Barceloux DG, Krenzelok EP, Olson K, et al, "American Academy of Clinical Toxicology Practice Guidelines on the Treatment of Ethylene Glycol Poisoning. Ad Hoc Committee," J Toxicol Clin Toxicol, 1999, 37(5):537-60.

Barceloux DG, Bond GR, Krenzelok EP, et al, "American Academy of Clinical Toxicology Practice Guidelines on the Treatment of Methanol Poisoning. Ad Hoc Committee,"J Toxicol Clin Toxicol, 2002, 40(4):415-46.

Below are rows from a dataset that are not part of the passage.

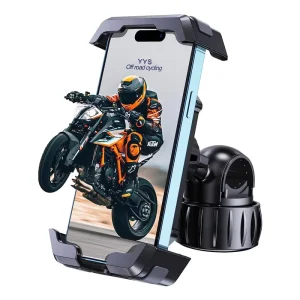 Stainless Steel Bike Motorcycle Scooter Phone Holder Handlebar Mount Waterproof Cell Phone Clamp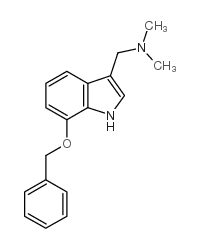 7-benzyloxygramine Structure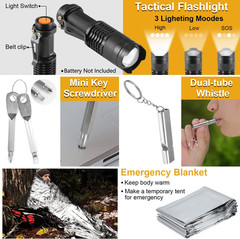 Survival Kit, Gifts for Men Dad Husband, Emergency Survival Gear and Equipment 1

Koren G, "Drinking Alcohol While Breastfeeding. Will It Harm My Baby?"Can Fam Physician, 2002, 48:39-41.

Mokhlesi B, Leikin JB, Murray P, et al, "Adult Toxicology in Critical Care: Part II: Specific Poisonings,"Chest, 2003, 123(3):897-922.

"Neonatal Drug Withdrawal. American Academy of Pediatrics Committee on Drugs,"Pediatrics, 1998, 101(6):1079-88.

Pennington CR and Pithie AD, "Ethanol Lock in the Management of Catheter Occlusion", JPEN J Parenter Enteral Nutr, 1987, 11(5):507-8.

Werlin SL, Lausten T, Jessens, et al, "Treatment of Central Venous Catheter Occlusions With Ethanol and Hydrochloric Acid", JPEN J Parenter Enteral Nutr, 1995, 19(5):416-8.